### [PROVIDED TEXT]
Right now, christians all over the city of Austin and in the surrounding communities are participating in a multi-church effort at reaching un-churched people. We’re calling it ExploreGod and encouraging people to bring their questions about God to God.
In preparation for it, thousands of people took to the streets last week to cover hundreds of miles in prayer.
I have never, not once, ever participated in a prayer walk. Here’s what I imagined in my head:
The sun is setting. Twenty people walk down the very middle of a neighborhood street, like Ben Affleck and Bruce Willis in Armageddon, golden light washing over their glowing, smiling, eye-closed faces. They stride like warriors and friends…
Oh, and they’re praying. It’s all very peaceful and beautiful and kingdom-y.
It’s possible this is exactly what prayer walks look like for other people, but that’s not how ours went down. Not exactly.
First, we met up with some of the christians who live in our part of Round Rock and discovered what we already knew but maybe had forgotten: there are not many christians in our part of Round Rock. To cover as much ground as possible, we split up into small groups. My group consisted of me, my husband, and my two kids.

### [PROBLEM REQUIREMENTS]
List every proper name that appears in the prayer-walk account, excluding God.

### [COLLECTED MATERIAL]

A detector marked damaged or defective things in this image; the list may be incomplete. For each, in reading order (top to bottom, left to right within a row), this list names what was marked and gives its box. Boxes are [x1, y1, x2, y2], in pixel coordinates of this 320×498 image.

### [CORRECT RESPONSE]
Austin, ExploreGod, Ben Affleck, Bruce Willis, Armageddon, Round Rock